TASK ITEM: Turn the items below into a numbered list that skips any blank lines. Include only the text of each item and leave out the pictures.

THE DATA:
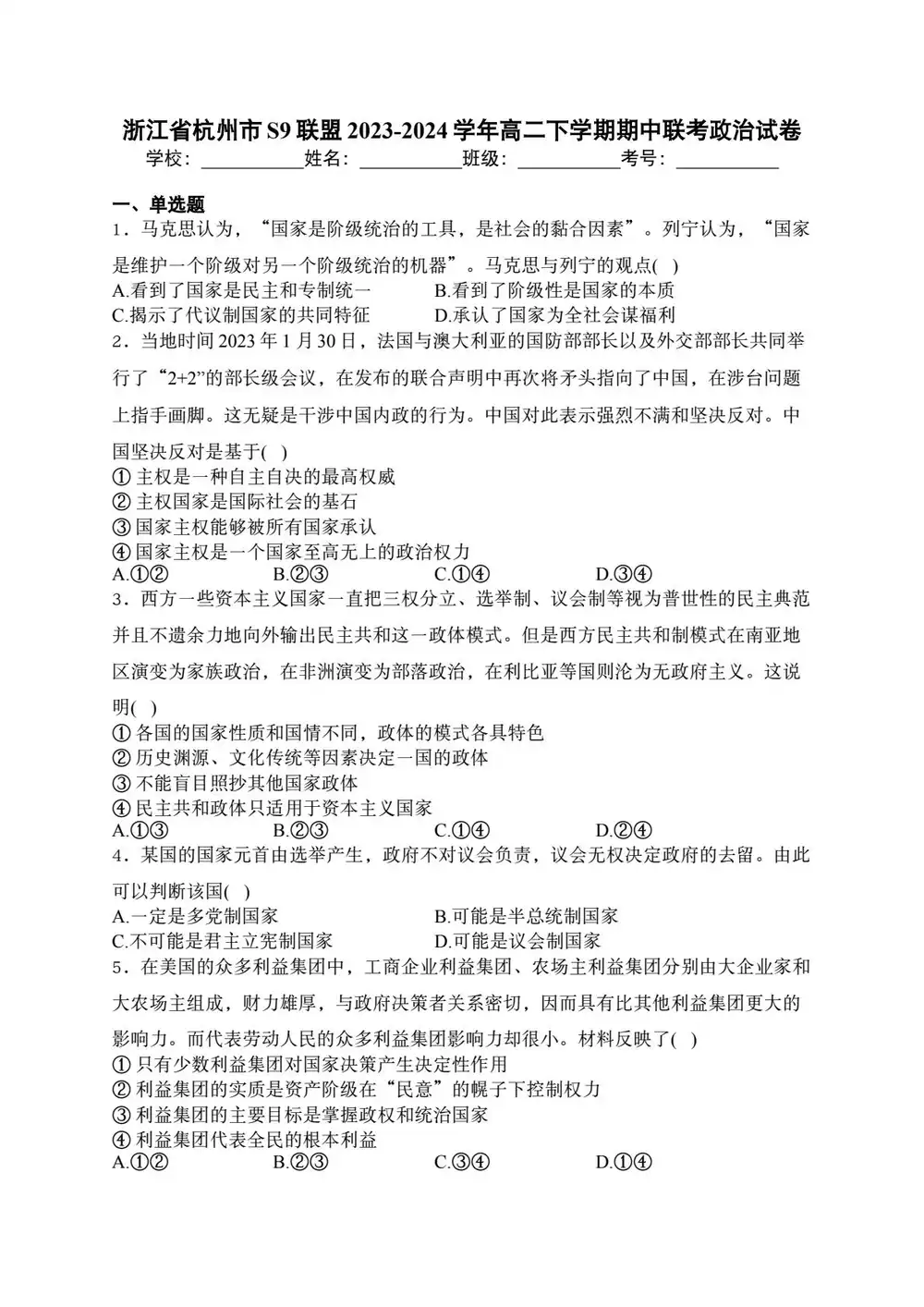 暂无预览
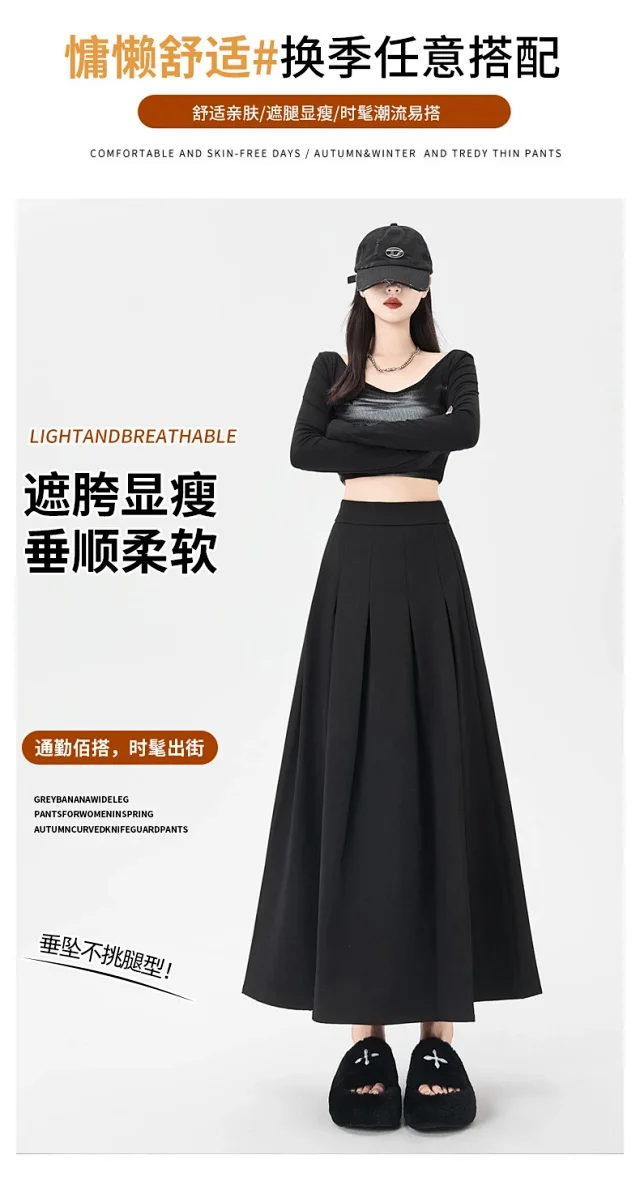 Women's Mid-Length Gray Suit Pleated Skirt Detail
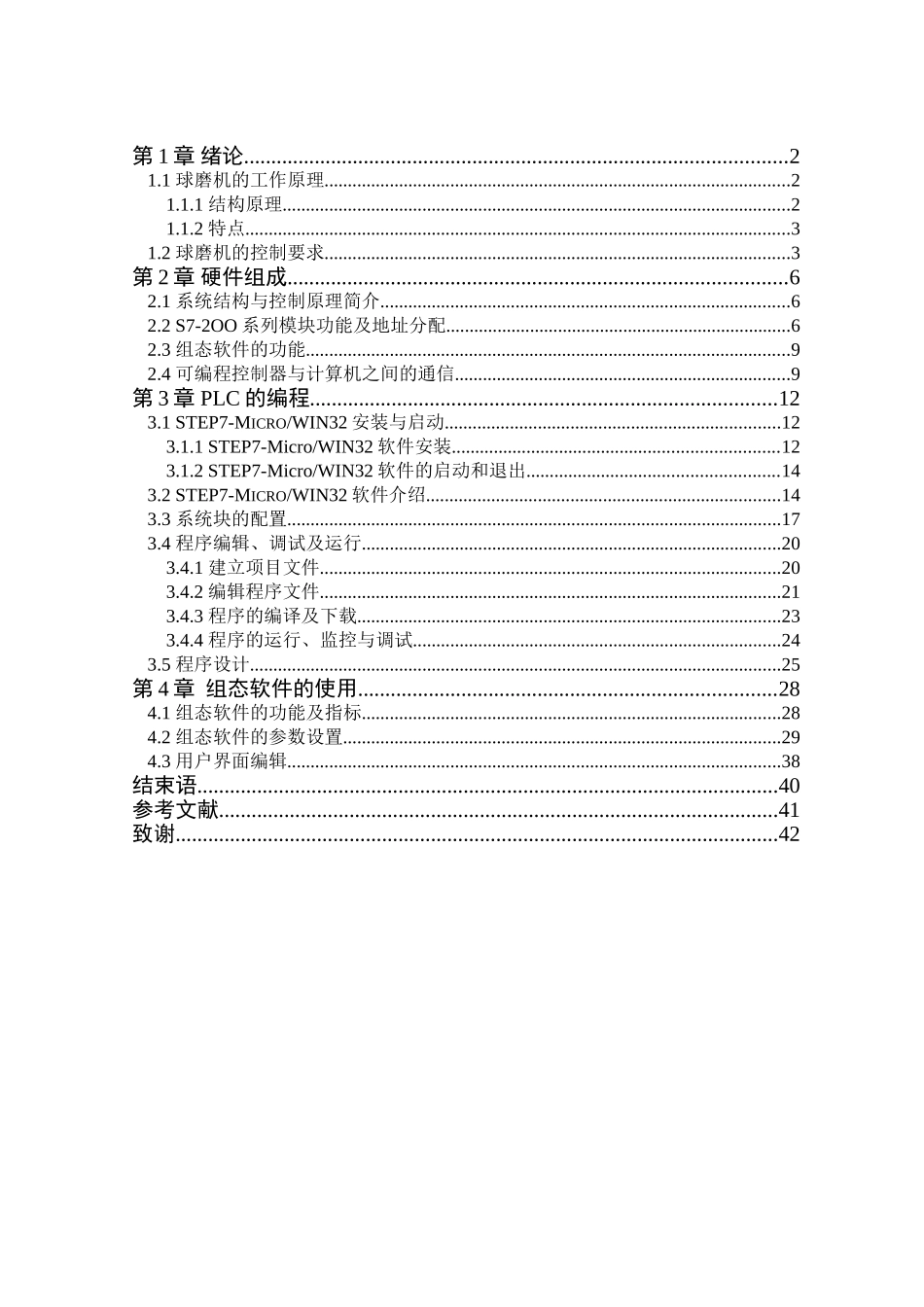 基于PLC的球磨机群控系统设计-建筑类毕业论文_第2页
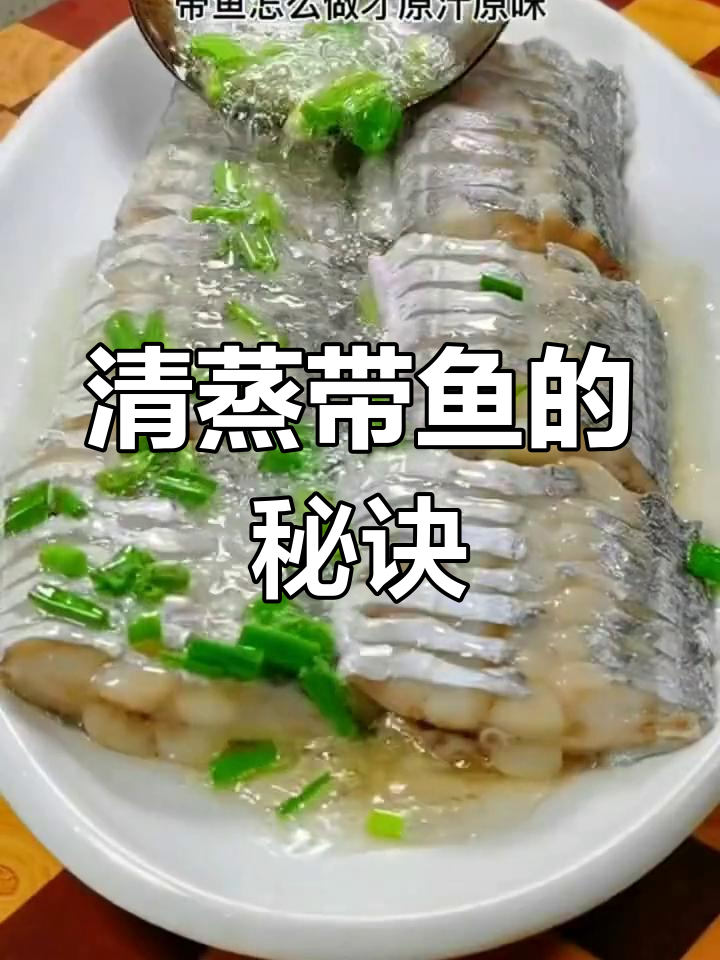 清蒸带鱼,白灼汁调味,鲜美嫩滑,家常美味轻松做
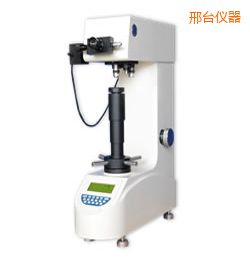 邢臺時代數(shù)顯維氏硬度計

SOLUTION:
1.  暂无预览
2.  Women's Mid-Length Gray Suit Pleated Skirt Detail
3.  基于PLC的球磨机群控系统设计-建筑类毕业论文_第2页
4.  清蒸带鱼,白灼汁调味,鲜美嫩滑,家常美味轻松做
5.  邢臺時代數(shù)顯維氏硬度計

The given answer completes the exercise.